Trying to understand the throttle and acknowledge features, as part of evaluating whether Watcher will meet our use cases. This is a paper study so far - I haven't tried actually running Watcher yet for commercial and legal reasons.
(1) Suppose we're processing log output through Logstash which tells us amongst other things whether any of our widgets are broken. (We may have lots of widgets so creating a separate watch for each one doesn't sound like a good idea.) We want to be able to
- raise some sort of alert when a widget is reported as being broken
- raise a separate alert for each widget that becomes broken
- refrain from raising more than one alert for each broken widget until we spot from the logs that it has become mended again, after which another log message saying the same widget has broken again starts a new lifecycle.

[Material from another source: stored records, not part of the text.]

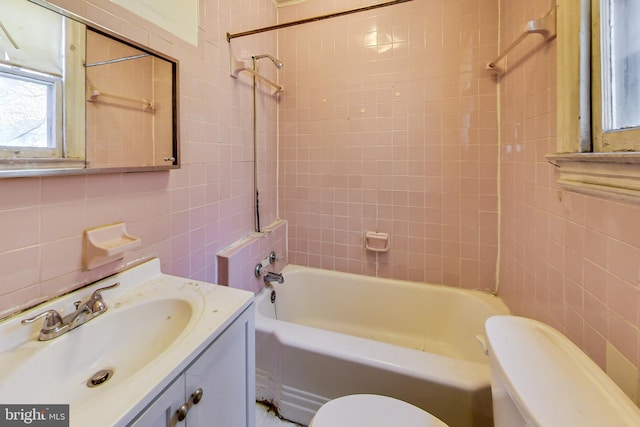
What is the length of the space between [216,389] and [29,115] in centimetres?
89

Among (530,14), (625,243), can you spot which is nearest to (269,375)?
(625,243)

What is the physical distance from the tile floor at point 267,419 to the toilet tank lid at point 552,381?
1098 mm

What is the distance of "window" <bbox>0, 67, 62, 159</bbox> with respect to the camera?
26.4 inches

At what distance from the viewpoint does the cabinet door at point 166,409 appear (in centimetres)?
54

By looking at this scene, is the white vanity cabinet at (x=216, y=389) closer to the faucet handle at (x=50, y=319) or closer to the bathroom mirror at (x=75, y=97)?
the faucet handle at (x=50, y=319)

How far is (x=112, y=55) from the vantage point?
0.92m

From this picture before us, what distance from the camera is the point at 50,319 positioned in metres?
0.71

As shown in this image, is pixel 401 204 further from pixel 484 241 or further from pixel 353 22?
pixel 353 22

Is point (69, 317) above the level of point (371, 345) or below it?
above

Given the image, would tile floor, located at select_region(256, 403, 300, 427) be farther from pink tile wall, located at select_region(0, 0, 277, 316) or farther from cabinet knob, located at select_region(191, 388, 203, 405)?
cabinet knob, located at select_region(191, 388, 203, 405)

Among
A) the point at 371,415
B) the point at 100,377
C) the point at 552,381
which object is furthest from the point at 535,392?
the point at 100,377

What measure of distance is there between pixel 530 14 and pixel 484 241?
4.10 ft

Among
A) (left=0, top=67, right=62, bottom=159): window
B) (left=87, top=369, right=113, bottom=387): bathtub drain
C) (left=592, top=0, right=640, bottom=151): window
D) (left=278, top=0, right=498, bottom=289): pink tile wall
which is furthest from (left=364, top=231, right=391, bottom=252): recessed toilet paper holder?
(left=0, top=67, right=62, bottom=159): window

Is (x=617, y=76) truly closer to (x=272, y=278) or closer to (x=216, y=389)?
(x=216, y=389)
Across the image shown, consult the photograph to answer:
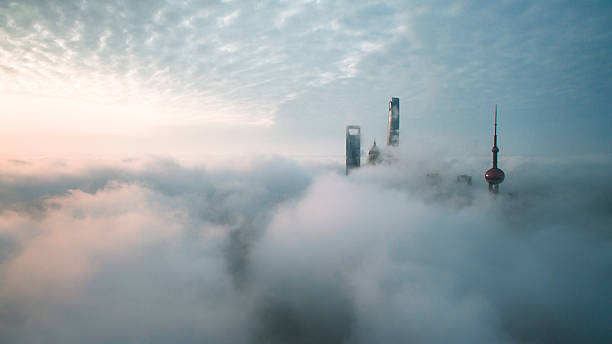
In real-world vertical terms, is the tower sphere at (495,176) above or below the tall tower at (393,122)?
below

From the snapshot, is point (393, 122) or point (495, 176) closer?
point (495, 176)

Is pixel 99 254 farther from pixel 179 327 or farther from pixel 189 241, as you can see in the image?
pixel 179 327

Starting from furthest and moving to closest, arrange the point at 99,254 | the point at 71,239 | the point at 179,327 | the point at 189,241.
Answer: the point at 189,241, the point at 71,239, the point at 99,254, the point at 179,327

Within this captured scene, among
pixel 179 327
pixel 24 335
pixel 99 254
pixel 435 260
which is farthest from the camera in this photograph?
pixel 99 254

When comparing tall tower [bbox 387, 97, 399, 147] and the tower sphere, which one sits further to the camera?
tall tower [bbox 387, 97, 399, 147]

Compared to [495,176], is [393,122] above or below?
above

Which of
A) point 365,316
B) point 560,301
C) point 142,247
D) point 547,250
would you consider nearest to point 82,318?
point 142,247

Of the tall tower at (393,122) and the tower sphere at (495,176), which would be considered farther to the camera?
the tall tower at (393,122)

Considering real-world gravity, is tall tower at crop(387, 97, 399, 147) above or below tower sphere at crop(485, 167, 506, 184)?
above
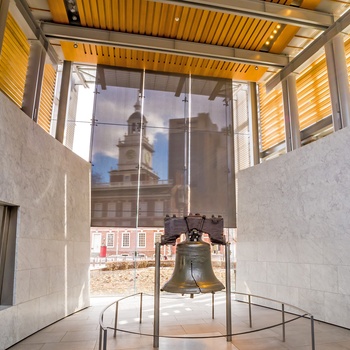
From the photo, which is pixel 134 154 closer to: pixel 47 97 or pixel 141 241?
pixel 141 241

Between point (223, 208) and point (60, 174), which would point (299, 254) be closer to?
point (223, 208)

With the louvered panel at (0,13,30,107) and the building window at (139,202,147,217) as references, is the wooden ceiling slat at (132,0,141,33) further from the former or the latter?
the building window at (139,202,147,217)

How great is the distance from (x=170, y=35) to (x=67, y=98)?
2.66 m

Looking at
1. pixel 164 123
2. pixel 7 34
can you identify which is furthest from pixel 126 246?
pixel 7 34

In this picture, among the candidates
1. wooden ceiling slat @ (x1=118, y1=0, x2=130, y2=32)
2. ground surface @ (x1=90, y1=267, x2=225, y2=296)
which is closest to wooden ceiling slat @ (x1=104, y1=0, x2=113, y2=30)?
wooden ceiling slat @ (x1=118, y1=0, x2=130, y2=32)

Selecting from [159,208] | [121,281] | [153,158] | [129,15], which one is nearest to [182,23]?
[129,15]

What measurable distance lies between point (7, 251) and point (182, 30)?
16.1 feet

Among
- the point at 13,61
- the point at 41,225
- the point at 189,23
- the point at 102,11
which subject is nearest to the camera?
the point at 41,225

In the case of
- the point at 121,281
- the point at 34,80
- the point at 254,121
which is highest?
the point at 254,121

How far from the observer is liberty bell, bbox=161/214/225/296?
111 inches

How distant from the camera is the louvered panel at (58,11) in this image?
500 cm

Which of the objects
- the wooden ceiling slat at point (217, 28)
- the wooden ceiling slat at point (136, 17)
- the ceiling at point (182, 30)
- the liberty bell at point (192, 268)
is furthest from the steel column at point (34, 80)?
the liberty bell at point (192, 268)

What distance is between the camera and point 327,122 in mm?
5598

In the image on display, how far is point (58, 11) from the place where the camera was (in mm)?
5230
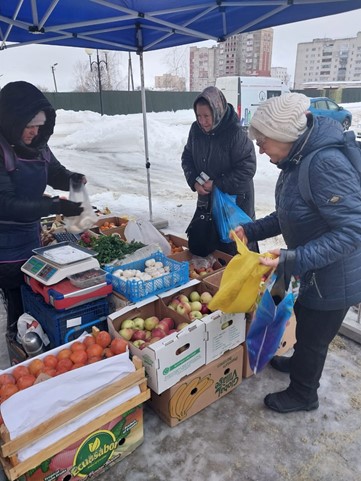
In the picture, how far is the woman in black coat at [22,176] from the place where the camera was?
7.45 feet

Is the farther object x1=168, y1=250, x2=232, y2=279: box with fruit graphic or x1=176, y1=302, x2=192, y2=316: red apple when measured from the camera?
x1=168, y1=250, x2=232, y2=279: box with fruit graphic

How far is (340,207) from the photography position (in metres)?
1.73

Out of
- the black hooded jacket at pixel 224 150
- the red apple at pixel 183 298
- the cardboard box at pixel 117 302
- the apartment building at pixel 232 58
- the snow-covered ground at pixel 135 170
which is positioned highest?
the apartment building at pixel 232 58

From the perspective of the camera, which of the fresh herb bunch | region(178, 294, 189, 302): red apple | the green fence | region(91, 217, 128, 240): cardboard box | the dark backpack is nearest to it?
the dark backpack

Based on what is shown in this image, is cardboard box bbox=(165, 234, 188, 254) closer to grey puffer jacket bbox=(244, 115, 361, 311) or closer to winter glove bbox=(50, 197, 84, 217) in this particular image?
winter glove bbox=(50, 197, 84, 217)

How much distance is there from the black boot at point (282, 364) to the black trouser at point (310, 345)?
0.36 m

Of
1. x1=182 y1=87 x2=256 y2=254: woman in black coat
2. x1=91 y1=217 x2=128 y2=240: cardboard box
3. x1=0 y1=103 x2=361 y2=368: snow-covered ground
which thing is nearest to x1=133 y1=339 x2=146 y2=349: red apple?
x1=0 y1=103 x2=361 y2=368: snow-covered ground

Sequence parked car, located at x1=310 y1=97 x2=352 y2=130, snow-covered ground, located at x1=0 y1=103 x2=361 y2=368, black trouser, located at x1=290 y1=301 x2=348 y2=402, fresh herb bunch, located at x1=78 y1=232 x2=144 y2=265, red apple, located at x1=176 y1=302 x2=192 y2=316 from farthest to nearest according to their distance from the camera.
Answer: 1. parked car, located at x1=310 y1=97 x2=352 y2=130
2. snow-covered ground, located at x1=0 y1=103 x2=361 y2=368
3. fresh herb bunch, located at x1=78 y1=232 x2=144 y2=265
4. red apple, located at x1=176 y1=302 x2=192 y2=316
5. black trouser, located at x1=290 y1=301 x2=348 y2=402

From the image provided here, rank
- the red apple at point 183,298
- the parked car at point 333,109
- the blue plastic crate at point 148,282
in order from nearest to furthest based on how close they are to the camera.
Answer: the blue plastic crate at point 148,282
the red apple at point 183,298
the parked car at point 333,109

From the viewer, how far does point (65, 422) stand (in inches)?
71.3

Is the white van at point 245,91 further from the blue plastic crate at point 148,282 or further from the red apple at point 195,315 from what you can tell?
the red apple at point 195,315

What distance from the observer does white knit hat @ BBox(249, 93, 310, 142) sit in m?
1.82

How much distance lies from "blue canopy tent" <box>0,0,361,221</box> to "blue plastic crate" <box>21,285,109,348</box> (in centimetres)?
246

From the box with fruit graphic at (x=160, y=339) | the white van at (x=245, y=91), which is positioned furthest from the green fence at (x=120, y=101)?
the box with fruit graphic at (x=160, y=339)
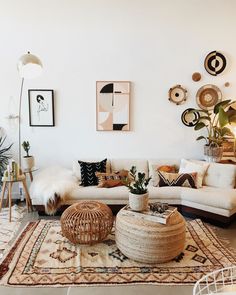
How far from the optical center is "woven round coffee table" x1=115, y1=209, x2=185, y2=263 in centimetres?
261

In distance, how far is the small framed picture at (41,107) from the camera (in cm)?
451

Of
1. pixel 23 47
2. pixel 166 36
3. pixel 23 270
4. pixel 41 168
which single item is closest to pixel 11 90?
pixel 23 47

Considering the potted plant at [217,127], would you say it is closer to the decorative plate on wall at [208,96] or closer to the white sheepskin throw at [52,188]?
the decorative plate on wall at [208,96]

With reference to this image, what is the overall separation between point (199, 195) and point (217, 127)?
1280 mm

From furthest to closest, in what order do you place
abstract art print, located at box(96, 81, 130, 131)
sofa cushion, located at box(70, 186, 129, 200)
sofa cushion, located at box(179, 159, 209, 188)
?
abstract art print, located at box(96, 81, 130, 131)
sofa cushion, located at box(179, 159, 209, 188)
sofa cushion, located at box(70, 186, 129, 200)

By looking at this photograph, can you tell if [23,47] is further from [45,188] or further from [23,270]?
[23,270]

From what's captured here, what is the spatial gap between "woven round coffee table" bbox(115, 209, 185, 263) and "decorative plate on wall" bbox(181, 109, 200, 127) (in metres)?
2.26

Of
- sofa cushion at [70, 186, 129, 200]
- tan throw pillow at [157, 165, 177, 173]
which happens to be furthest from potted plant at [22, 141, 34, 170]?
tan throw pillow at [157, 165, 177, 173]

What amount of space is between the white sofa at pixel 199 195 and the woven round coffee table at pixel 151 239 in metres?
1.05

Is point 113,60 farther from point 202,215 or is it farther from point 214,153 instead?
point 202,215

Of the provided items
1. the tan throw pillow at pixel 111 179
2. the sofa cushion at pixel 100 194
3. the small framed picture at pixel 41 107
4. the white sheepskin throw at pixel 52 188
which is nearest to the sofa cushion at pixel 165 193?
the sofa cushion at pixel 100 194

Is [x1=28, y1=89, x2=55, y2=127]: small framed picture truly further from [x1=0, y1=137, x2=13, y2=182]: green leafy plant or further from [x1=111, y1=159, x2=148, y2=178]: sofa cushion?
[x1=111, y1=159, x2=148, y2=178]: sofa cushion

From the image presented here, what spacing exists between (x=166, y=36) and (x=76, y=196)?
2835mm

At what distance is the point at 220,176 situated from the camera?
4082 mm
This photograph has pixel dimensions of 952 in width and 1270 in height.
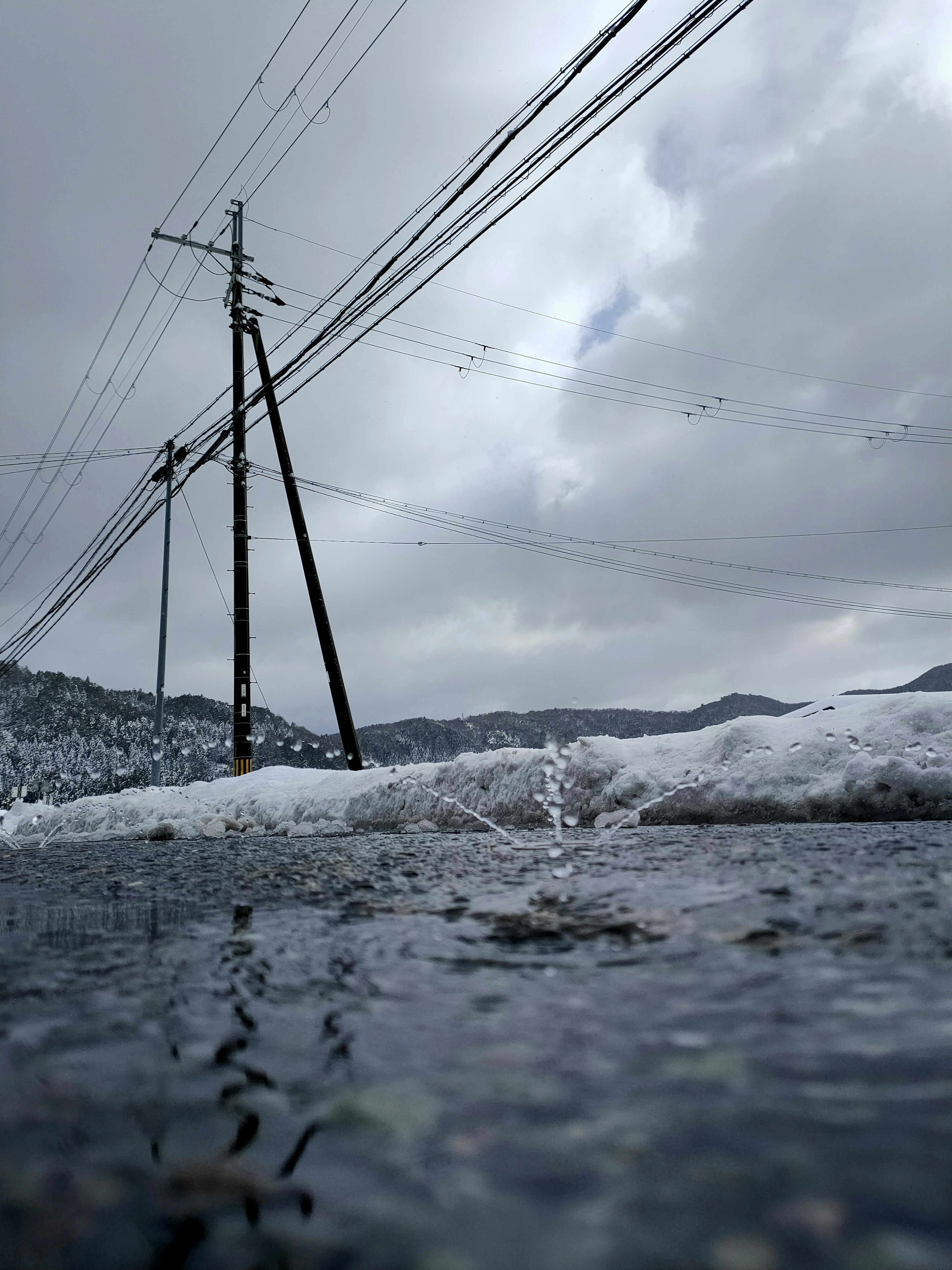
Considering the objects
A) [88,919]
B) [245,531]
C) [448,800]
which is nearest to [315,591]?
[245,531]

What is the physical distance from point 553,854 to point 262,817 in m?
6.84

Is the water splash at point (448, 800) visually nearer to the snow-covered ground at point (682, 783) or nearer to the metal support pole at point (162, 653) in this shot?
the snow-covered ground at point (682, 783)

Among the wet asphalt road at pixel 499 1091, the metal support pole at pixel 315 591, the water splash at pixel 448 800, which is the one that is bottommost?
the water splash at pixel 448 800

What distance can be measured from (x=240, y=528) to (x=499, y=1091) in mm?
15976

I can't see how either throttling or acknowledgements help here, as we want the suppression of duplicate "it's broken" reports to apply per widget, not to the entire watch.
(2) I note the ability to output to a JIRA ticket, but don't see how to manage the ticket life cycle.
- When widget 47 breaks I want to create a ticket saying "widget 47 is now in broken state"
- Further runs of the watch, which may re-scan the same log document, should not raise further tickets (ie the existence of an open ticket for widget 47 should prevent the creation of a new one)
- If widget 47 spontaneously mends itself, as per a new log document, the ticket should be closed.
- If widget 47 should then break again a new ticket should be opened.
- Ticket lifecycles for each widget must be independent.
(3) I could write my own web application to understand and manage tickets and lifecycles, and use Watcher to invoke this, but
- that's potentially rather a lot of code to write
- what value would Watcher then be adding, over my code just querying Elasticsearch itself?
- and the performance implications don't sound very clever.
So, how should I be looking at this?